BIANCA (Brain Intensity AbNormality Classification Algorithm): A new tool for automated segmentation of white matter hyperintensities

• Published in: NeuroImage (Orlando, Fla.) Vol. 141; pp. 191 - 205
• Main Authors: Griffanti, Ludovica, Zamboni, Giovanna, Khan, Aamira, Li, Linxin, Bonifacio, Guendalina, Sundaresan, Vaanathi, Schulz, Ursula G., Kuker, Wilhelm, Battaglini, Marco, Rothwell, Peter M., Jenkinson, Mark
• Format: Journal Article
• Language: English
• Published: United States Elsevier Inc 01.11.2016; Elsevier Limited; Academic Press
• Subjects: Aged; Aged, 80 and over; Aging; Algorithms; Automated segmentation; Automation; Brain - diagnostic imaging; Brain - pathology; Brain MRI; Brain research; Classification; Datasets; Dementia; Diffusion Tensor Imaging; Female; Geriatrics; Humans; Hypertension; Image Enhancement - methods; Image Interpretation, Computer-Assisted - methods; Image processing; Leukoaraiosis - diagnostic imaging; Leukoaraiosis - pathology; Localization; Magnetic resonance imaging; Male; Methods; Middle Aged; Neurodegeneration; Neurological diseases; Pattern Recognition, Automated - methods; Reproducibility of Results; Segmentation; Sensitivity and Specificity; Studies; Substantia alba; Vascular pathology; White Matter - diagnostic imaging; White Matter - pathology; White matter hyperintensities; White matter hyperintensities; Brain MRI; Neurodegeneration; Automated segmentation; Vascular pathology
• ISSN: 1053-8119; 1095-9572; 1095-9572
• DOI: 10.1016/j.neuroimage.2016.07.018

Reliable quantification of white matter hyperintensities of presumed vascular origin (WMHs) is increasingly needed, given the presence of these MRI findings in patients with several neurological and vascular disorders, as well as in elderly healthy subjects.

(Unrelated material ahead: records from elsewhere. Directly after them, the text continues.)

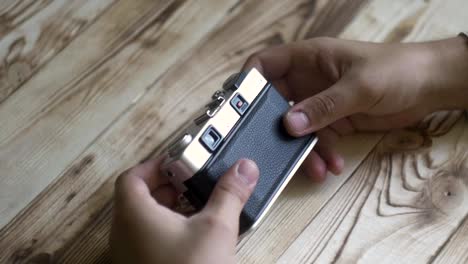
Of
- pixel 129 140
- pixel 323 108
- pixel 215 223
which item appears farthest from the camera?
pixel 129 140

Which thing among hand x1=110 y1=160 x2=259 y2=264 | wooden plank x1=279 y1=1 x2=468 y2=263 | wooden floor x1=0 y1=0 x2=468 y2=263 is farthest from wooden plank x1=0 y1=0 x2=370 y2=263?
wooden plank x1=279 y1=1 x2=468 y2=263

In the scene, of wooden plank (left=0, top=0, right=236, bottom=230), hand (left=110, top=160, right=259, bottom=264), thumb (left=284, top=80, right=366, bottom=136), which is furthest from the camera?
wooden plank (left=0, top=0, right=236, bottom=230)

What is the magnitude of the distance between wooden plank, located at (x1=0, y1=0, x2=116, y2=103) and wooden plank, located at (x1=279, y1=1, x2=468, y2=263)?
17.5 inches

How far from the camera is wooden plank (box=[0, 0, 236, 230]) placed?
0.69 m

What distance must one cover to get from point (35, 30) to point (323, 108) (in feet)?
1.50

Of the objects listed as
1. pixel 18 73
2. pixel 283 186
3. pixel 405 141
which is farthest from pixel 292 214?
pixel 18 73

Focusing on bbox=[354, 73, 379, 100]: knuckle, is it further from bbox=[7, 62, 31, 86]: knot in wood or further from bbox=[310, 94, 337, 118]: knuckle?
bbox=[7, 62, 31, 86]: knot in wood

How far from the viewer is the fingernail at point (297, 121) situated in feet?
1.92

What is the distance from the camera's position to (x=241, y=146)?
0.55 metres

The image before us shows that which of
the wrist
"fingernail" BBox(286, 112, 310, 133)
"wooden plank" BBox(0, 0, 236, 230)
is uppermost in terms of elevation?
"wooden plank" BBox(0, 0, 236, 230)

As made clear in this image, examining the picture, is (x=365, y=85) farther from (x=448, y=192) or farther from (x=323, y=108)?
(x=448, y=192)

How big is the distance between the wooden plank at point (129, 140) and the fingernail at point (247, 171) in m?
0.21

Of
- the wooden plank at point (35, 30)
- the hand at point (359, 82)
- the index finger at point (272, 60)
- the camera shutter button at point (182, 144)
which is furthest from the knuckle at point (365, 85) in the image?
the wooden plank at point (35, 30)

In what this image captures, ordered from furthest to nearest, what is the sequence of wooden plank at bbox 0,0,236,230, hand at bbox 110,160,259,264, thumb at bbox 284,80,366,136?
wooden plank at bbox 0,0,236,230
thumb at bbox 284,80,366,136
hand at bbox 110,160,259,264
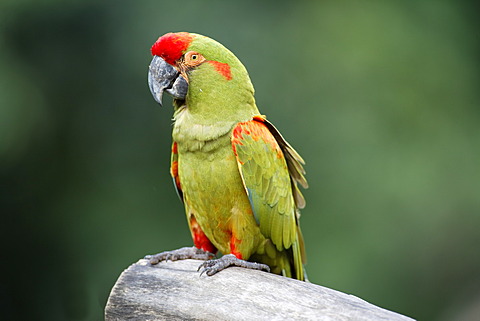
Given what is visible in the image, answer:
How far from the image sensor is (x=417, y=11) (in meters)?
3.92

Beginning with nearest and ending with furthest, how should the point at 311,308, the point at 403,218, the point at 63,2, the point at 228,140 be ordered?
the point at 311,308
the point at 228,140
the point at 63,2
the point at 403,218

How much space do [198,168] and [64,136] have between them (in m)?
1.64

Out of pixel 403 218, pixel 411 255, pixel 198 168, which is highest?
pixel 198 168

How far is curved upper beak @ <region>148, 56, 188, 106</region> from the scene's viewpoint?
206 centimetres

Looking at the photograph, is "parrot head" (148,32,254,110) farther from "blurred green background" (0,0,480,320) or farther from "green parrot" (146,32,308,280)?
"blurred green background" (0,0,480,320)

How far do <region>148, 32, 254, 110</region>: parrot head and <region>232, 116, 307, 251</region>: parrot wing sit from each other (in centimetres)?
16

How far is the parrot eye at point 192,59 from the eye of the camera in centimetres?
204

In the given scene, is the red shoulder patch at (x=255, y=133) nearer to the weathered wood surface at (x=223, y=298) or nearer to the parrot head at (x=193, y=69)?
the parrot head at (x=193, y=69)

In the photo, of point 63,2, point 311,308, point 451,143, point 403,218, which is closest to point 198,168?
point 311,308

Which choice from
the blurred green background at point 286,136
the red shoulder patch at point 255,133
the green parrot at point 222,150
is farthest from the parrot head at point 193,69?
the blurred green background at point 286,136

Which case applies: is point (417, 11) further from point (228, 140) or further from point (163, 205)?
point (228, 140)

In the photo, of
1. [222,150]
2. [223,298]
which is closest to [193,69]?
[222,150]

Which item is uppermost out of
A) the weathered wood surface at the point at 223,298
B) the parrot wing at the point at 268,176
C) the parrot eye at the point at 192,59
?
the parrot eye at the point at 192,59

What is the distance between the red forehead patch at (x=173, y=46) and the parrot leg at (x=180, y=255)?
0.71 metres
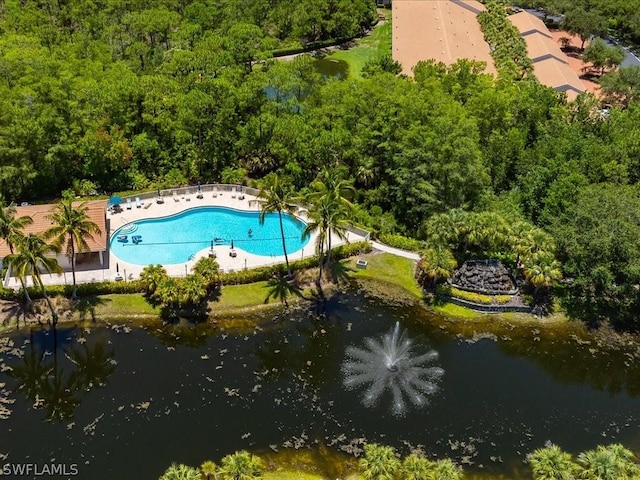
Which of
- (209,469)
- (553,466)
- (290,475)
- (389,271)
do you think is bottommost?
(290,475)

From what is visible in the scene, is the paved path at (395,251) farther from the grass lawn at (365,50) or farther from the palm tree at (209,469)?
the grass lawn at (365,50)

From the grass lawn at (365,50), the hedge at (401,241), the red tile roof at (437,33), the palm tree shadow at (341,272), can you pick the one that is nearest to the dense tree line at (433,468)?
the palm tree shadow at (341,272)

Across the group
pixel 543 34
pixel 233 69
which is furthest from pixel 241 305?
pixel 543 34

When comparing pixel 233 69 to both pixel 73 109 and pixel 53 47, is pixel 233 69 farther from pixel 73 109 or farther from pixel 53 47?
pixel 53 47

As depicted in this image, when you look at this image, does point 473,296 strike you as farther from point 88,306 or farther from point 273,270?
point 88,306

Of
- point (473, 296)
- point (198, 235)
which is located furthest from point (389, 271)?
point (198, 235)

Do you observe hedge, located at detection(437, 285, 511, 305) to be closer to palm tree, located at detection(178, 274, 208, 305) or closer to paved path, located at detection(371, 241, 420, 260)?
paved path, located at detection(371, 241, 420, 260)

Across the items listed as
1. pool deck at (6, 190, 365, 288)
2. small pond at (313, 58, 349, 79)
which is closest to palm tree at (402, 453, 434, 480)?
pool deck at (6, 190, 365, 288)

We present BIANCA (Brain Intensity AbNormality Classification Algorithm), a fully automated, supervised method for WMH detection, based on the k-nearest neighbour (k-NN) algorithm. Relative to previous k-NN based segmentation methods, BIANCA offers different options for weighting the spatial information, local spatial intensity averaging, and different options for the choice of the number and location of the training points. BIANCA is multimodal and highly flexible so that the user can adapt the tool to their protocol and specific needs. We optimised and validated BIANCA on two datasets with different MRI protocols and patient populations (a “predominantly neurodegenerative” and a “predominantly vascular” cohort). BIANCA was first optimised on a subset of images for each dataset in terms of overlap and volumetric agreement with a manually segmented WMH mask. The correlation between the volumes extracted with BIANCA (using the optimised set of options), the volumes extracted from the manual masks and visual ratings showed that BIANCA is a valid alternative to manual segmentation. The optimised set of options was then applied to the whole cohorts and the resulting WMH volume estimates showed good correlations with visual ratings and with age. Finally, we performed a reproducibility test, to evaluate the robustness of BIANCA, and compared BIANCA performance against existing methods. Our findings suggest that BIANCA, which will be freely available as part of the FSL package, is a reliable method for automated WMH segmentation in large cross-sectional cohort studies. •BIANCA is a new tool for automated segmentation of white matter hyperintensities.•BIANCA is multimodal, flexible, computationally lean, robust, freely available.•We optimised and validated BIANCA on two different MRI protocols and populations.•WMH volumes derived with BIANCA showed good correlations with visual ratings and age.•BIANCA is promising for application in large cross-sectional cohort studies.